Provided passage:
▼▼▼

In addition, Article 22 of the Staff Regulations establishes the financial liability of any official guilty of serious negligence. This serves both as a dissuasive sanction as well as a corrective measure.

The competence of staff is a major priority of the Commission, which is notably addressed by compulsory financial training, on-the-job training, tutoring and handover notes (see above). Since October 2009, attention to payment deadlines has also been reinforced by the installation of an automatic warning system in the ABAC system.

(10) Such elements are already part of the responsibility of the Authorising Officer by Delegation, under the internal control framework (see above).

(11) Existing rules, notably in the Financial Regulation and in the Staff Regulations (see above) already include an appropriate control framework.

(12) This possibility could be used in agreement with the Commission services in charge of the projects. However, doing so might be possible in only a limited number of cases. Where there is a global ceiling per grant, in value and in percentage of eligible costs, the amount due to one co-beneficiary is often dependent upon the amounts to be reimbursed to the others. Thus dissociating payments in time could lead to numerous corrections and possibly recoveries by the Commission, after the rights of each co-beneficiary have been established properly. This would make payments unnecessarily complex for all parties.

▲▲▲

Collected material:
▼▼▼

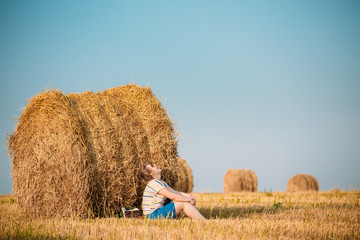 Naklejka na ściany i meble Beautiful Plus Size Young Woman In Shirt Sit Near Hay Bales In S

▲▲▲

Work request 1: In the passage on Commission financial controls, since when has an automatic warning system for payment deadlines been installed in the ABAC system?
Work request 2: Resume the passage on Commission financial controls, picking up after its final sentence.

Response 1: Since October 2009.

Response 2:
Furthermore, this would hinder the collective character of a consortium, whereby partners share responsibility and thus payments, but also enjoy organisational flexibility. In this context, it can also be noted that, when problems arise, it may not be easy rapidly to identify the defaulting contractor(s).

In recent model contracts, the possibility of suspending payments only to the defaulting contractor is already provided for.

(13) The relevant rules specify a number of payment periods (generally 30, 45 or 60 days) which apply to different categories of payment. Each contract or grant agreement indicates the payment period, so that there should be no misunderstanding on the part of the contractor or grant beneficiary. These contractual periods are of course legally binding on the Commission, and failure to comply with them leaves the Commission liable to late payment interest.

The 2009 Communication specifies that reduced target payment periods should be applied in certain cases. The Commission services are expected to comply with these new, reduced targets irrespective of the contractual periods. Performance is monitored against these targets for the Commission as a whole.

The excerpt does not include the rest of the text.